**Excerpt**:
------
Featured Poet: Sally Rawhey

We had the opportunity to interview the talented Sally Rawhey about her creative process and body of work.

Congratulations on publishing your books There and The Unspoken Voices What inspired you to write these books?

I would like to thank Train River Publishing for choosing me for this interview on your esteemed website, I was also one of the fortunate poets who joined your Spring Anthology and I am very proud of that. Well, my first book came after a turning point in my life, after a realization that one is created for a purpose and if it is poetry writing that fills the heart with a sense of living and meaning, then my journey was chosen for that. Greatly moved and inspired by the book, The Forty Rules Of Love, by Elif Shafak, and her magnificent story of Rumi ( the great Sufi Poet) and Shams the Dervish , I felt a strong need to write about the essence of love and its many magical forms, hence my first book, The Unspoken Voices. A couple of years later, THERE was published by the same British Publishing house that found in it a continuation to this elevated state of the heart that is made by love. Only this time, THERE, is a collection of poems that takes you to that very spot where everything meaningful in life happens. THERE, where people fall in love. THERE where hatred is rooted.. THERE, where God grants happiness.

Can you describe your creative process?

I never really had a pattern, I’ve been writing since I was a kid, the sound of rhyming words that come with coated sincere emotions increases the beats of my heart, and fills me with euphoric sensations that morph into poems. But I love the game of words, putting scattered letters together and creating meaning is like doing magic. The thrill of experimenting with different types and structures of poetry is almost an addiction. But most of all, creativity in my case is an attempt to release my soul, allow it to take control of my being and letting it dictate and I write obediently.
------
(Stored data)
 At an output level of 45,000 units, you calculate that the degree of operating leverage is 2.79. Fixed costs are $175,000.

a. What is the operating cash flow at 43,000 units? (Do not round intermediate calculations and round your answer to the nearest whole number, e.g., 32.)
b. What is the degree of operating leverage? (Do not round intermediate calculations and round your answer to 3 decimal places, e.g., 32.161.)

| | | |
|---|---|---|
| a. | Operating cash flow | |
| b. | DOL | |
------
**Exercise requirements**:
a – In the interview with Sally Rawhey, which book moved and inspired her to write her first book?
b – Apart from Sally Rawhey, list every person named in the interview with her.
c – From the interview with Sally Rawhey, quote everything from "Can you describe" down to "I write obediently.", word for word.

**Solutions to the tasks**:
a – The Forty Rules Of Love, by Elif Shafak.

b – Elif Shafak, Rumi, Shams the Dervish

c –
Can you describe your creative process?

I never really had a pattern, I’ve been writing since I was a kid, the sound of rhyming words that come with coated sincere emotions increases the beats of my heart, and fills me with euphoric sensations that morph into poems. But I love the game of words, putting scattered letters together and creating meaning is like doing magic. The thrill of experimenting with different types and structures of poetry is almost an addiction. But most of all, creativity in my case is an attempt to release my soul, allow it to take control of my being and letting it dictate and I write obediently.